An extreme response.
***
A few hours later, a strong and sudden impulse came over Joe Kosagnarak. First, he rummaged through his gear and brought his camera down to the find. After staring again for a few minutes, he turned on every lamp there and took several pictures of it, in the best light he could produce. He put the film in an envelope and addressed it to John Signewski, at his home address in Seattle, with a note of instructions he didn’t fully understand himself. Next he found his address book, put it in an envelope, and sent it to Pamela with a note taped to the front cover: “Please hold this for me. If anything happens, try to contact these people. See you soon. Love, Joe.”
Then he took both packages to Kimberly at the concession/office/mail shack. He prayed for guidance, and that worked as long as your heart was right, but afterwards he never could explain what he was doing or why.

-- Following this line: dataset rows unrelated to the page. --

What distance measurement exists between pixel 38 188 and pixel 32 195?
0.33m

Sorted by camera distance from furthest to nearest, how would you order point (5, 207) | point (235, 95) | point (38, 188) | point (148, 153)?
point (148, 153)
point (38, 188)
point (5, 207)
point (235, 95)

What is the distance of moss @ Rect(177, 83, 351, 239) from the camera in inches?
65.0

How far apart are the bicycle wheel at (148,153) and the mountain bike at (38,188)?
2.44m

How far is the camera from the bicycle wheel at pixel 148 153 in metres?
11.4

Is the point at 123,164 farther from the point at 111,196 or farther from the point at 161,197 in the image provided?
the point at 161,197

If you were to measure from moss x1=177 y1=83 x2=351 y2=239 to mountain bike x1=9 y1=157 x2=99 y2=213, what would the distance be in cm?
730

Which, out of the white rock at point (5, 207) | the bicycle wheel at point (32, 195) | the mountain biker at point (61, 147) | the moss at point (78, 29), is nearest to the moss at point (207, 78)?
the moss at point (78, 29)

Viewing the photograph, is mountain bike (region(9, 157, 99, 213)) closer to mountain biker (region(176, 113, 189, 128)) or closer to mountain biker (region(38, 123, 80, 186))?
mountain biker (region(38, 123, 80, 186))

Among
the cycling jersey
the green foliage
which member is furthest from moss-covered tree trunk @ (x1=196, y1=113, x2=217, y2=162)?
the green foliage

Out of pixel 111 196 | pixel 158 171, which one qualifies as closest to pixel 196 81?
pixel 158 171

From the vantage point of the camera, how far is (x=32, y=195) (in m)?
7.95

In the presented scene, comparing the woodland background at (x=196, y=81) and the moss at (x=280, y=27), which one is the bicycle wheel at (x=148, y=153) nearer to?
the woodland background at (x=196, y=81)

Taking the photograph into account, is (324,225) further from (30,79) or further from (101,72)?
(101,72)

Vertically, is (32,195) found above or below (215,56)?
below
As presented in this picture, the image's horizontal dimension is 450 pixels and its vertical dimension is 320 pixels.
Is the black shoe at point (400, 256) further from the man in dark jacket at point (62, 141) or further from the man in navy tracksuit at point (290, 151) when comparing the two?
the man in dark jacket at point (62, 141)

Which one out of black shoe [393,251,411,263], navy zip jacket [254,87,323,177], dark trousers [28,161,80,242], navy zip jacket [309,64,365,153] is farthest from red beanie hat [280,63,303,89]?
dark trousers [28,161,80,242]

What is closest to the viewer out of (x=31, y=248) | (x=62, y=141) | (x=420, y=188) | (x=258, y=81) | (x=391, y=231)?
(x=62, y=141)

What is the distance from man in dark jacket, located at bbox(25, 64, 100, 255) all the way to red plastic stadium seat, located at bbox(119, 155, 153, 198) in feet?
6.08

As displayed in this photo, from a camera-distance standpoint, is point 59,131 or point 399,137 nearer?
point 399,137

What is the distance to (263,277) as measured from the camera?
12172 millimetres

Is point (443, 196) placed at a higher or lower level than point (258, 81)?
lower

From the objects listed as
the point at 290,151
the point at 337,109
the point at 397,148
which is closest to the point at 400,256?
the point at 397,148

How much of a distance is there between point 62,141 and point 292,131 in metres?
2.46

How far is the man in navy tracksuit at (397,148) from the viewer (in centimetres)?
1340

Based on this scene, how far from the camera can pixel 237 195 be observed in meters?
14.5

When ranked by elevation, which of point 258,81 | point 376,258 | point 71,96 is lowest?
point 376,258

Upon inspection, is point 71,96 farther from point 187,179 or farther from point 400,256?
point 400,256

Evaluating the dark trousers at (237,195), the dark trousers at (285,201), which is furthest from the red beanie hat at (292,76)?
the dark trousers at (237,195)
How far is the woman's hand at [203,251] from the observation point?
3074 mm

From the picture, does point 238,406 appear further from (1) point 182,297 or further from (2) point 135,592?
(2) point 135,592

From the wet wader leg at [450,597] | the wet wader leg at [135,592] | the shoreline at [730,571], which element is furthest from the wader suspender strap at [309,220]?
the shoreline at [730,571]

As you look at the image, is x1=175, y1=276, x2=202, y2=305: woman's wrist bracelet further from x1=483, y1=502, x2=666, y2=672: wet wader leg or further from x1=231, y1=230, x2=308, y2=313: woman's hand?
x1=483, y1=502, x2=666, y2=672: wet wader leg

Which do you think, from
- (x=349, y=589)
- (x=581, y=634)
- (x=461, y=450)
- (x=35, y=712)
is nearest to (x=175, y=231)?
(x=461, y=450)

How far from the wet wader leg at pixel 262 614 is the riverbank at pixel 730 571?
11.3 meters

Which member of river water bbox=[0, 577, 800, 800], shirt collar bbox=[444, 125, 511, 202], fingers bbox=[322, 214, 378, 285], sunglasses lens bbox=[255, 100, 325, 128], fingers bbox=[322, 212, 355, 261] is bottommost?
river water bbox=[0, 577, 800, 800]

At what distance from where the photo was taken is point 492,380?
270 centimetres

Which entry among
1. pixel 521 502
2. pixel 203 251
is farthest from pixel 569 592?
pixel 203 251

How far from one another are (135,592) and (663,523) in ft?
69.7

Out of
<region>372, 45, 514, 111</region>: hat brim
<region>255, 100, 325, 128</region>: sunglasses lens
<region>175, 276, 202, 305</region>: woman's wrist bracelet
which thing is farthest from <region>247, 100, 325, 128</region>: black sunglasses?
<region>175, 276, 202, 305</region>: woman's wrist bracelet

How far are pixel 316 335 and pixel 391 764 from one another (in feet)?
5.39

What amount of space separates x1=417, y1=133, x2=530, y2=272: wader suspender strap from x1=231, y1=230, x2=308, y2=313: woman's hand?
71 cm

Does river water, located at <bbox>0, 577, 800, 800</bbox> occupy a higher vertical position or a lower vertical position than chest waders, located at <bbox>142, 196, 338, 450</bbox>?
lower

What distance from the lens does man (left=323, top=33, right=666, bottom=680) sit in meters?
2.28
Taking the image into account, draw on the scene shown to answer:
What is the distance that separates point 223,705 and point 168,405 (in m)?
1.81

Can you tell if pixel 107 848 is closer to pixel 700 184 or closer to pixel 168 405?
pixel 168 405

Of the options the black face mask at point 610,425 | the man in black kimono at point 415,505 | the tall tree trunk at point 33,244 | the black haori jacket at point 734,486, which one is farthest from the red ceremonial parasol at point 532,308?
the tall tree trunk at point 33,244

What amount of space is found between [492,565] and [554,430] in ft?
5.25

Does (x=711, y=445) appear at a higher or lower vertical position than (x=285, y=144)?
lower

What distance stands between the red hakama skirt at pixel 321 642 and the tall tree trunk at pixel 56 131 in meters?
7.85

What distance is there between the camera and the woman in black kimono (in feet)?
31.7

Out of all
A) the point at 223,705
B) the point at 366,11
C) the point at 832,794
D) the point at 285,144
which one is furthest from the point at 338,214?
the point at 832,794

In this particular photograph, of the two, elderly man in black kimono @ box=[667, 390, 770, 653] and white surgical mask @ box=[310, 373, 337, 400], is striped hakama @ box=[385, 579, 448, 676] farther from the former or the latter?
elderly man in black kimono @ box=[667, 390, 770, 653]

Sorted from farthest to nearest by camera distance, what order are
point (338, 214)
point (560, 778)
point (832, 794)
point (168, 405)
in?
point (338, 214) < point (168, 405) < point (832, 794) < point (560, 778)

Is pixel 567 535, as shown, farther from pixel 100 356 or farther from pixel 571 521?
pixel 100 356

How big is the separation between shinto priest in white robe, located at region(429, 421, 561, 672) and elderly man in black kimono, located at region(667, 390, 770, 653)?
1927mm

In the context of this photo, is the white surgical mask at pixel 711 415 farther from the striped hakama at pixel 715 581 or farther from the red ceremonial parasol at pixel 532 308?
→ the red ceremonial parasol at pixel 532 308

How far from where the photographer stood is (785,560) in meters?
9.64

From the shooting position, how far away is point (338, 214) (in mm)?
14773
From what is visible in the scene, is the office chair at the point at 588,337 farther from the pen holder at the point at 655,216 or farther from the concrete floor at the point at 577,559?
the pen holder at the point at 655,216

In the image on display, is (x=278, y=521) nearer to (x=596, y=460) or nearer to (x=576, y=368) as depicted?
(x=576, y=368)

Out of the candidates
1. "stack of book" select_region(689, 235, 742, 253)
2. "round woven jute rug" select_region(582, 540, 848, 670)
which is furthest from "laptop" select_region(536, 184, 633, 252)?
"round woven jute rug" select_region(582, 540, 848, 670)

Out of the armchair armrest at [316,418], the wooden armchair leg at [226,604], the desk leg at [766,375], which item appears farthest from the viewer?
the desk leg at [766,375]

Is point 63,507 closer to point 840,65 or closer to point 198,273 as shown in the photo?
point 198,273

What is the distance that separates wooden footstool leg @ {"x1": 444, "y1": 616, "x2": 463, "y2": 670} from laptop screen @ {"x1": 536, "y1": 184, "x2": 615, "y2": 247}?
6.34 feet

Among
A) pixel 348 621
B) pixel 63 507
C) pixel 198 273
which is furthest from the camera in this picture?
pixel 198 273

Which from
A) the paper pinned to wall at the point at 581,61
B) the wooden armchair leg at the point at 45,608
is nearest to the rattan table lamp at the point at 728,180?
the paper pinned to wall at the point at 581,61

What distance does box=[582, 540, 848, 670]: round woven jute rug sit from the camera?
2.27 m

Sometimes he couldn’t even explain it to himself.
***
Professor Bernat found a hand truck, then finished labeling his own package and brought it to the makeshift campsite Post Office.
Kimberly Mischat, a student from Seattle, worked hard to maintain her “blonde” reputation, despite a native intelligence she could never quite conceal. When she saw Bernat entering with the clumsy package, she put down the paperback copy of Anna Karenina and smiled. “Hi, Professor.” Then she noticed the box. “Wow! Most of us want to get ‘CARE’ packages. You actually send one to somebody!”
Bernat forced himself to chuckle. “My nephew’s freezer broke, so I’m sending him some natural ice.”
She nodded sagely, as if she believed it. “Su-ure! Makes good sense to me.”
When the package was weighed and her customer was gone, Kimberly read the name again: “Leland Bishop in Winston, Pennsylvania.” Then she hefted it–man, this thing was heavy!–on the shelf to wait for the daily trip to town. “Wonder if this nephew in Pennsylvania’s married?”
A few feet away, in the restaurant part of the shack, an athletic-looking black girl approached a table where Jason sat with Kim and another young man from the team named John Signewski.
Jason said, “Hey, Terri! Have a seat, why don’tcha. You look worried about something. You okay?”
Terri ripped open her bag of salt and vinegar potato chips as she sat down. “Yes to both. I’m okay, and I’m worried about something.”
“Yeah, I have a mild case of the willies, too. How about you, John?”
Signewski nodded. “I agree. Something’s definitely going on.”
Terri accepted that as encouragement. “Joe and the Prof are always putting their heads together, and suddenly nobody else is allowed inside the glacier anymore.”
Jason looked back and forth between them. “That’s right. It all started earlier, when Mike found something in the ice.”
Terri said, “Found something? What’d he find?”
John snorted. “That’s what they don’t want us to see.”
Jason noticed that their words sounded angry, but they didn’t look or act that way. “Well, it’s all the same to me at this point. I’m headed back home to Florida in a couple of days to finish my break before getting my sheepskin. You think they’re trying to get all the credit for whatever they found?”
Terri shook her head. “No, it’s not like that at all. It’s like…like they’re trying to protect us.”